= Apply what you read =
1. Decide whether each statement agrees with the Viczay biography below. Answer yes or no for each, and quote the deciding words of the biography exactly. (a) Viczay's mother was Countess Terézia Draskovich. (b) Viczay died in 1757. (c) Viczay studied law at first.
2. Write a continuation of the Viczay biography below, starting after its final sentence.

= Document text =
+===+
Hungarian numismatist, amateur archaeologist, collector (1757–1831)

Count Mihály Viczay de Loós et Hédervár (25 July 1757 – 18 March 1831) was a Hungarian numismatist, amateur archaeologist, collector. He was a member of the old noble Viczay family.

==Early life==
Viczay was born on 25 July 1757. His parents were Count Ferenc Mihály and Countess Terézia Draskovich.

==Career==
At first, he studied law, but very interested in archeology, so he retired to Hédervár, where antiques and had already accumulated a collection of coins. One of the most beautiful museum was his private collection in his birthplace, where a large number of foreign scientists visited. Among others, like the Italian Sestini and English writer Robert Towns also commemorated those collections.
+===+
= Data block =
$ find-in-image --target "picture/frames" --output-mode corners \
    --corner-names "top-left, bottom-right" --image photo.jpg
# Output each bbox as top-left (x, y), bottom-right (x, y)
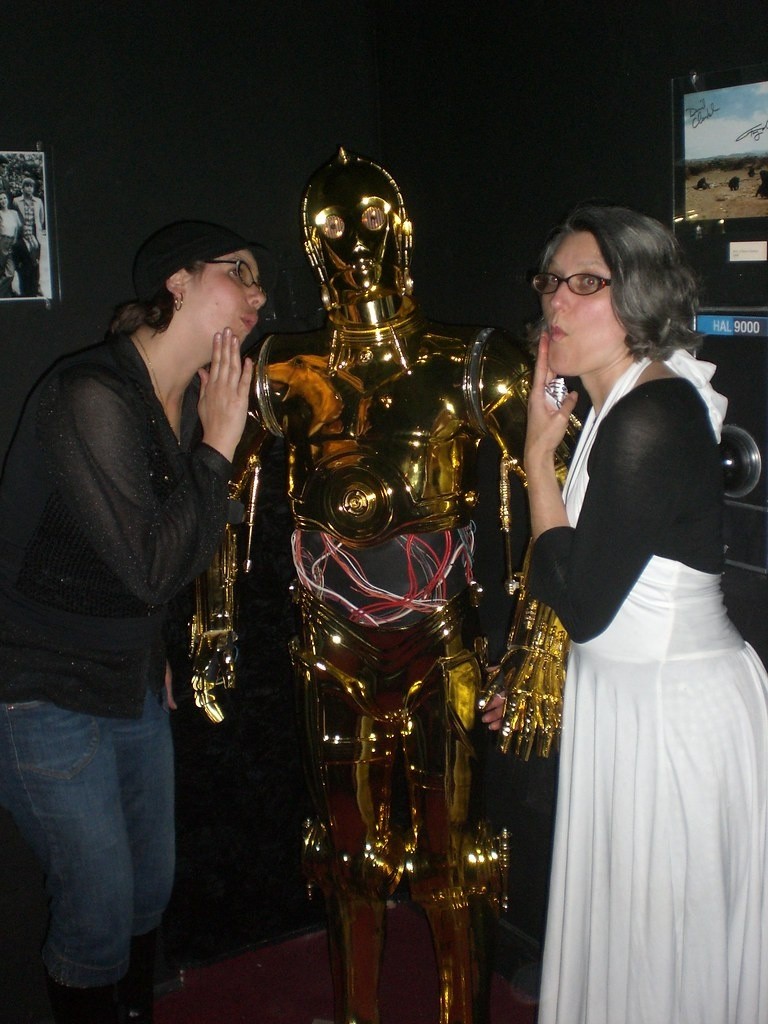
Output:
+===+
= Expected outputs =
1.
(a) Yes: "His parents were Count Ferenc Mihály and Countess Terézia Draskovich."
(b) No: "(25 July 1757 – 18 March 1831)"
(c) Yes: "At first, he studied law"

2.
==Personal life==
On 15 June 1775, he married Countess Mária Anna Grassalkovich de Gyarak, a daughter of Count Antal Grassalkovich and Mária Anna Esterházy de Galántha (a daughter of Nikolaus I, Prince Esterházy). Among her siblings was Countess Erzsébet Grassalkovich de Gyarak, who married Count Ferenc Esterházy de Galántha (the son of Count Ferenc Esterházy). Together, they had three children:

- Mihály Viczay (b. 1777), who married Countess Mária Zichy de Zich et Vásonkeő.
- Ferenc Viczay (1780–1836), who married Countess Amália Zichy de Zich et Vásonkeő.
- Karolina Viczay (1789–1839), who married Count Antal II Khuen de Belás.

Viczay died on 18 March 1831.

===Descendants===
Through his son Ferenc, he was a grandfather of Count Héder Viczay.

Through his daughter Karolina, he was a great-grandfather of Károly Khuen-Héderváry, who twice served as Prime Minister of Hungary.